Eighteen years ago, America and the world were forever changed. More than a decade and a half before his election as President, Donald Trump was in New York City the day an unprecedented act of terror unfolded across our country.

In 2016, then-candidate Trump recalled what he and other Americans witnessed on September 11, 2001. “When the World Trade Center came down, I saw something that no place on Earth could have handled more beautifully, more humanely,” he said. “I’ve never seen anything like it. And the people in New York fought and fought and fought.”

That same resilience played out in two other communities that endured attacks that day: Shanksville, Pennsylvania—where United Flight 93 went down after the heroic actions of its passengers and crew—and Arlington, Virginia, home of the Pentagon.

Today, President Trump and First Lady Melania Trump led a moment of silence with the families of some of these victims on the White House South Lawn. Later in the morning, the President traveled to the Pentagon to address both victims’ families and members of our Armed Services.

“The First Lady and I are united with you in grief,” he said. “We cannot erase the pain or reverse the evil of that dark and wretched day, but we offer you all that we have.”

Last year, President Trump and the First Lady traveled to Pennsylvania on September 11 to visit the Flight 93 National Memorial. “We’re here to pay solemn tribute to the 40 passengers and crewmembers on Flight 93 who rose up, defied the enemy, took control of their destiny, and changed the course of history,” the President said.

Since September 11, 2001, nearly 6 million Americans have enlisted in the U.S. Armed Forces. Nearly 7,000 have laid down their lives to protect our country, our great flag, and our American way of life.

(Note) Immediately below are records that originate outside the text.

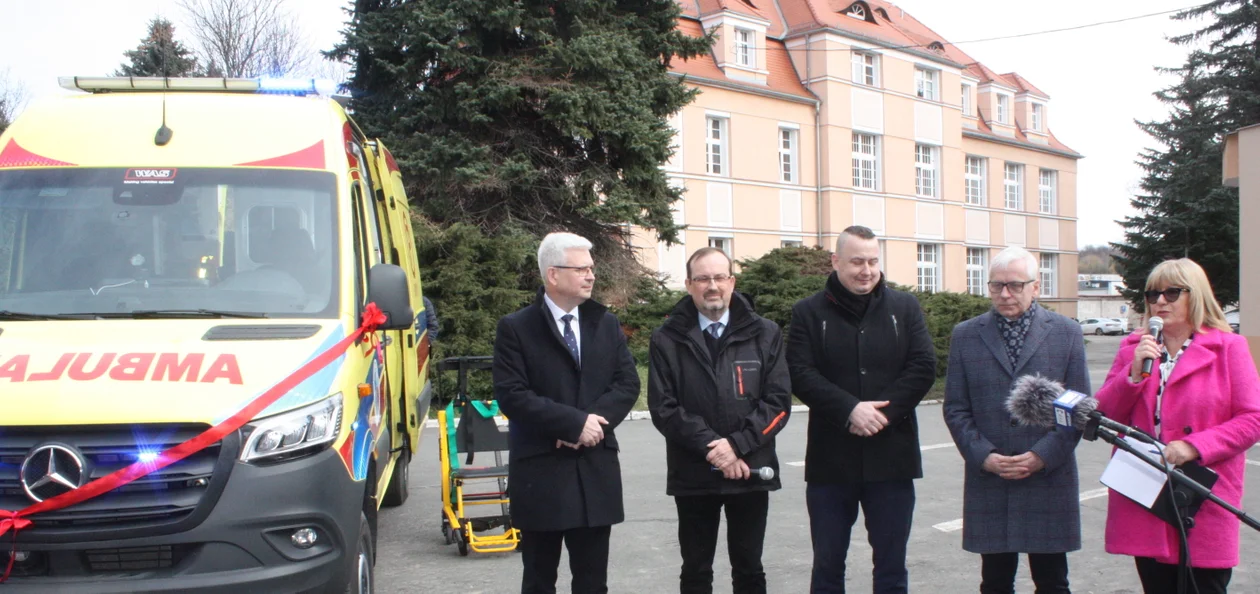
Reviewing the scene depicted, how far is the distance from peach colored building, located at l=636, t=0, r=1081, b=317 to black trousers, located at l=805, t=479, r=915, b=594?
2313 cm

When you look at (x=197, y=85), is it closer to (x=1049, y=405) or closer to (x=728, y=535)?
(x=728, y=535)

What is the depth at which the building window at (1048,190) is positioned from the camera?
45094 mm

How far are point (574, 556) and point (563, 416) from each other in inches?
25.7

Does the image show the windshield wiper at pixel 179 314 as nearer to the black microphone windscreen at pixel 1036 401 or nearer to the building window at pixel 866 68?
the black microphone windscreen at pixel 1036 401

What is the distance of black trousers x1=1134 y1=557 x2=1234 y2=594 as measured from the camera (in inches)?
152

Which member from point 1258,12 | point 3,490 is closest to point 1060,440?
point 3,490

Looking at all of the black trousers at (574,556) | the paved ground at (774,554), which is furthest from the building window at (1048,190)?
the black trousers at (574,556)

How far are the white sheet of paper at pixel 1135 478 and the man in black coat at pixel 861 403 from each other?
976 mm

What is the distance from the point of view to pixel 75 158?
16.9 ft

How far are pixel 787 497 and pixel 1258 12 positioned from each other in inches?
1201

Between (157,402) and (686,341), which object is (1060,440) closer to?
(686,341)

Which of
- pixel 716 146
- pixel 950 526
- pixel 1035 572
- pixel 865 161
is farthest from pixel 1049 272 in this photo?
pixel 1035 572

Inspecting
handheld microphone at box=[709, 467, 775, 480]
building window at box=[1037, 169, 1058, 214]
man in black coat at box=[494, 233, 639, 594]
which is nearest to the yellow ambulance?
man in black coat at box=[494, 233, 639, 594]

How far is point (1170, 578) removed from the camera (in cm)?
399
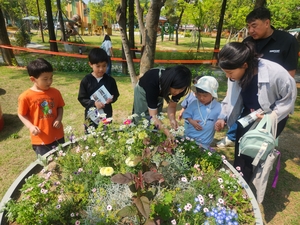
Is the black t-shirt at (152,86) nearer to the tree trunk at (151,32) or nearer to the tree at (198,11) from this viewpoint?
the tree trunk at (151,32)

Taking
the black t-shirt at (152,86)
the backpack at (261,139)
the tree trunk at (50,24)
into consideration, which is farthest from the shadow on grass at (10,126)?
the tree trunk at (50,24)

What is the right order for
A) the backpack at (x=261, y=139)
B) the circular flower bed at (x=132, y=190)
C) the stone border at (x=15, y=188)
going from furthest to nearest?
the backpack at (x=261, y=139) < the stone border at (x=15, y=188) < the circular flower bed at (x=132, y=190)

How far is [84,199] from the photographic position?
1522 millimetres

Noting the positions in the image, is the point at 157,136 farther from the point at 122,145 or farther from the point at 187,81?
the point at 187,81

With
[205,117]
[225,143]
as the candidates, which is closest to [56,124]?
[205,117]

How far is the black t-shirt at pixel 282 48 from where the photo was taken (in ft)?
8.23

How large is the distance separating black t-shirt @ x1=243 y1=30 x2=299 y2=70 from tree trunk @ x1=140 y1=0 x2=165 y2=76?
4.46ft

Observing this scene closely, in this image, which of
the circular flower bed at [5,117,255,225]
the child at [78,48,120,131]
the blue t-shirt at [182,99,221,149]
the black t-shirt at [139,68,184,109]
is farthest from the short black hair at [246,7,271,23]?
the child at [78,48,120,131]

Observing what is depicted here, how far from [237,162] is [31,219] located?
198cm

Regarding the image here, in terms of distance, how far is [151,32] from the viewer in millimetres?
2883

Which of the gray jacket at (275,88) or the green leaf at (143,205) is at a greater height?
the gray jacket at (275,88)

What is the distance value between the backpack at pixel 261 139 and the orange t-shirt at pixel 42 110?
190 cm

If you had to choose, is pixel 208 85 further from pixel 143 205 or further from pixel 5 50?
pixel 5 50

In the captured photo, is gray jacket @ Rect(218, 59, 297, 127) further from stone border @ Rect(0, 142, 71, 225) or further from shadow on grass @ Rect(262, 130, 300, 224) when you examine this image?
stone border @ Rect(0, 142, 71, 225)
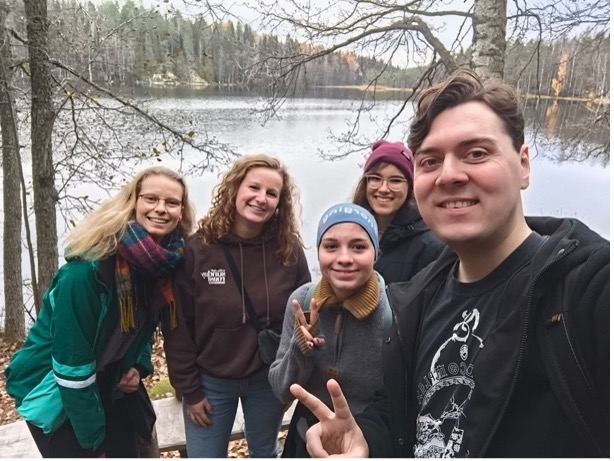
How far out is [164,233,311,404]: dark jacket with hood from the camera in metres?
1.95

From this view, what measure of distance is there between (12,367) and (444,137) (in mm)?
2015

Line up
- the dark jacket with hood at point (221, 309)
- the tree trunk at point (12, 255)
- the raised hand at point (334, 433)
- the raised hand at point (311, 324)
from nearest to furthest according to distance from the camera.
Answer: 1. the raised hand at point (334, 433)
2. the raised hand at point (311, 324)
3. the dark jacket with hood at point (221, 309)
4. the tree trunk at point (12, 255)

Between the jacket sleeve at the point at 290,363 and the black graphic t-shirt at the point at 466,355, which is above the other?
the black graphic t-shirt at the point at 466,355

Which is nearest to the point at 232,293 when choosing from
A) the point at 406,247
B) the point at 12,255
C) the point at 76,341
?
the point at 76,341

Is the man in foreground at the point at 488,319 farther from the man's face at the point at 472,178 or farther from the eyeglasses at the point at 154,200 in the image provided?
the eyeglasses at the point at 154,200

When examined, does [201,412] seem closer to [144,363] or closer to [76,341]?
[144,363]

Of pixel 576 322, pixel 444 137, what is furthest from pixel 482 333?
pixel 444 137

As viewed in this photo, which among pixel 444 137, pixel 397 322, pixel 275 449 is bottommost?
pixel 275 449

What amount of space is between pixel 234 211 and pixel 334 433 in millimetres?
1157

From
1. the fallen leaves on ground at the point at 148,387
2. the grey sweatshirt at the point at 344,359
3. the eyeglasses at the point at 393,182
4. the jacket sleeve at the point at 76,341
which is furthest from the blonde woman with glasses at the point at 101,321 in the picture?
the fallen leaves on ground at the point at 148,387

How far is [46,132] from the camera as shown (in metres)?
3.61

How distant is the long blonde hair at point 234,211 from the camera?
197 centimetres

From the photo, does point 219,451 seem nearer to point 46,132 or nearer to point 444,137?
point 444,137

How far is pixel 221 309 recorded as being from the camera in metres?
1.94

Speaking at the Pentagon last year, Vice President Mike Pence reminded Americans of another important reason we all come together on this day. “While many of us remember that day like it was yesterday, a growing number of Americans have no living memory of what happened here. Roughly one-quarter of our people were born after September the 11th, 2001,” he said.

“We also gather here to ensure that each succeeding generation knows the story of what happened that dark day and understands why we must learn the lessons of 9/11.”

In his official Patriot Day Proclamation for September 11, 2019, President Trump highlighted a few of those important lessons. “Against the backdrop of cowardly acts of terror, America once again demonstrated to the world the unmatched strength of our resolve and the indomitable power of our character,” he writes.

This year, President Trump also signed into law the permanent authorization of the September 11th Victim Compensation Fund, which fulfills America’s sacred duty to protect and support victims, their families, first responders, and all those on the front lines of rescue and recovery operations at Ground Zero.